How would you interpret the social climate among campus students?

I think it varies depending on the social networks that students have. How much they’re able to connect with student organizations, sports teams, folks in residential life or folks who are active in commuter life. It’s hard to say candidly, I think that like a lot of colleges there are ways students can sometimes or can be very cliquey… Having said all that, I know folks who have incredibly meaningful relationships here on campus. Some have built relationships with people who are extremely different, who come from all walks of life and they formed bonds that are life long.

Does this relate or differ to the social climate amongst faculty?

Also another really good question. I think college is a very different time, often because people are living in the same area and they have so much in common… In the same mode, faculty often they are juggling so many competing demands that they’re not necessarily able to build the same kinds of relationships I think that it can be very easy for faculty to get to know people who are in their school but miss out on other opportunities to get to know faculty from other schools. There are some people who are really tight and have a great relationships. And other people who never socialize with different faculty members.

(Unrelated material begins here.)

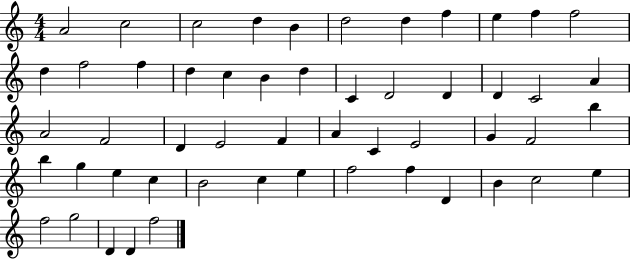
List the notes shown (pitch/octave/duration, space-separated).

A4/h C5/h C5/h D5/q B4/q D5/h D5/q F5/q E5/q F5/q F5/h D5/q F5/h F5/q D5/q C5/q B4/q D5/q C4/q D4/h D4/q D4/q C4/h A4/q A4/h F4/h D4/q E4/h F4/q A4/q C4/q E4/h G4/q F4/h B5/q B5/q G5/q E5/q C5/q B4/h C5/q E5/q F5/h F5/q D4/q B4/q C5/h E5/q F5/h G5/h D4/q D4/q F5/h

Biggest stigma you deal with in your department?

I think people have the assumption that because I am focused on diversity and inclusion and my department is focused on those areas we walk around as paranoid, hypersensitive, race baiting people who are snowflakes and who bash people with different viewpoints. That is not the case, however for people who don’t know us as well, I feel that is their mindset.

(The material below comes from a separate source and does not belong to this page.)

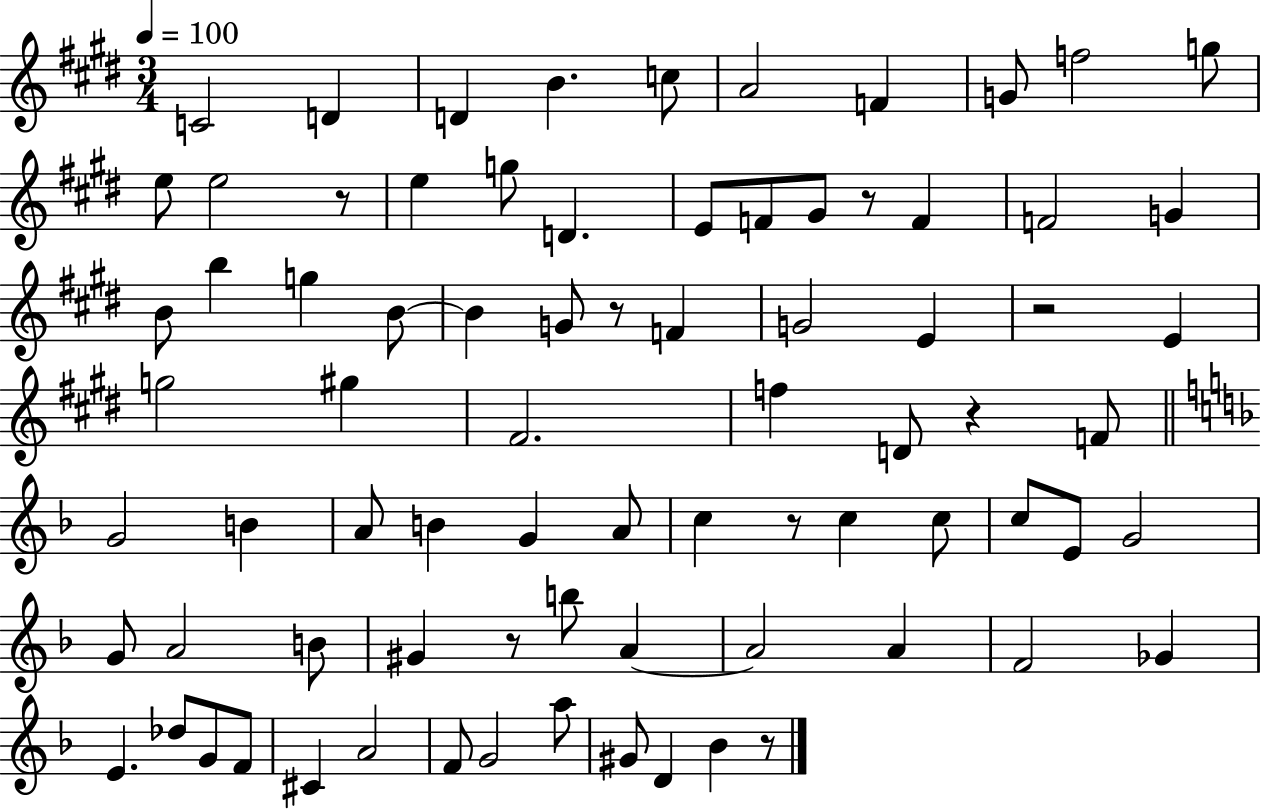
C4/h D4/q D4/q B4/q. C5/e A4/h F4/q G4/e F5/h G5/e E5/e E5/h R/e E5/q G5/e D4/q. E4/e F4/e G#4/e R/e F4/q F4/h G4/q B4/e B5/q G5/q B4/e B4/q G4/e R/e F4/q G4/h E4/q R/h E4/q G5/h G#5/q F#4/h. F5/q D4/e R/q F4/e G4/h B4/q A4/e B4/q G4/q A4/e C5/q R/e C5/q C5/e C5/e E4/e G4/h G4/e A4/h B4/e G#4/q R/e B5/e A4/q A4/h A4/q F4/h Gb4/q E4/q. Db5/e G4/e F4/e C#4/q A4/h F4/e G4/h A5/e G#4/e D4/q Bb4/q R/e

Do you feel this is due to people making their own assumptions due to lack of information or plain ignorance?

I think it’s both in terms of people not knowing enough and filling in the blanks, if you will. Then other people not having enough information because we have to spread the word differently. I think some people had very negative experiences as it relates to learning about diversity and inclusion, or they don’t have a lot of experience and so for them this can be a very anxiety provoking topic. It makes them feel very nervous or uncomfortable.

What can you say  has been the biggest lesson you’ve learned through teaching students?

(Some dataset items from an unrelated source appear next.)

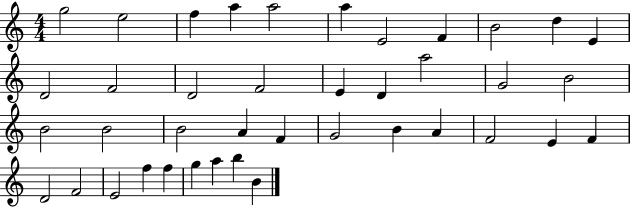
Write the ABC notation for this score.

X:1
T:Untitled
M:4/4
L:1/4
K:C
g2 e2 f a a2 a E2 F B2 d E D2 F2 D2 F2 E D a2 G2 B2 B2 B2 B2 A F G2 B A F2 E F D2 F2 E2 f f g a b B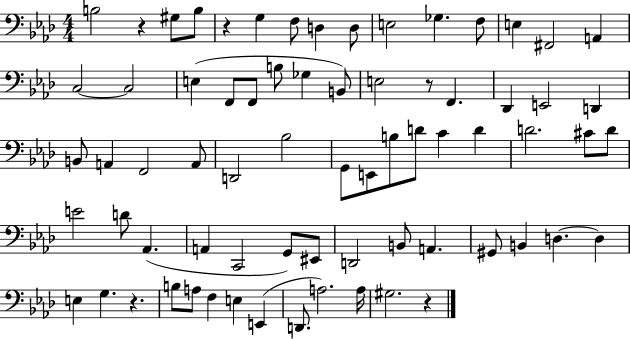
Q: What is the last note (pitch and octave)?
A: G#3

The biggest lesson I’ve learned through teaching students is just how smart, talented, and insightful students are and how capable they are of affecting change in a positive way. Students bring their lived experiences to classes and that allows them to connect with one another and to make the material that I am presenting so much more powerful and enriching then it would otherwise be. I’ve learned so much from my students

If you had the power to change one thing about the school, effective immediately, what would it be?

If I had the power to change one thing about the school effective immediately it would be for us to have a hell of a lot more money to invest in areas that I think would be worthwhile. That feels like a cop out answer so I’ll come up with something else. I would love it if we could come up with more opportunities for professional development, more time to get to know one another at deeper levels, and [if] we were better positioned to build connections across various differences. I think there’s so many people who are here who work so hard — they really are devoted to our students in our community and unfortunately because of all of those competing demands it doesn’t allow us to really build the kind of connections that I think we need to so that every student feels like they belong here.

Have there been any really great programs that you would have wished students at Lasell could have participated in?

Oh hell yes! There are so many, it’s hard to pick just one. …There is an alumna of Lasell, she graduated in 2005, her name is Natalie Gillard …She designed a game to teach people about structural equality.

Do you believe the school is as inclusive as they say it is?

I don’t believe this school is anywhere near as inclusive as it wants to be. … I don’t feel that we meet those goals. Unfortunately I feel like that’s the case at pretty much every school I’ve ever worked at so I don’t feel like its unique to just Lasell.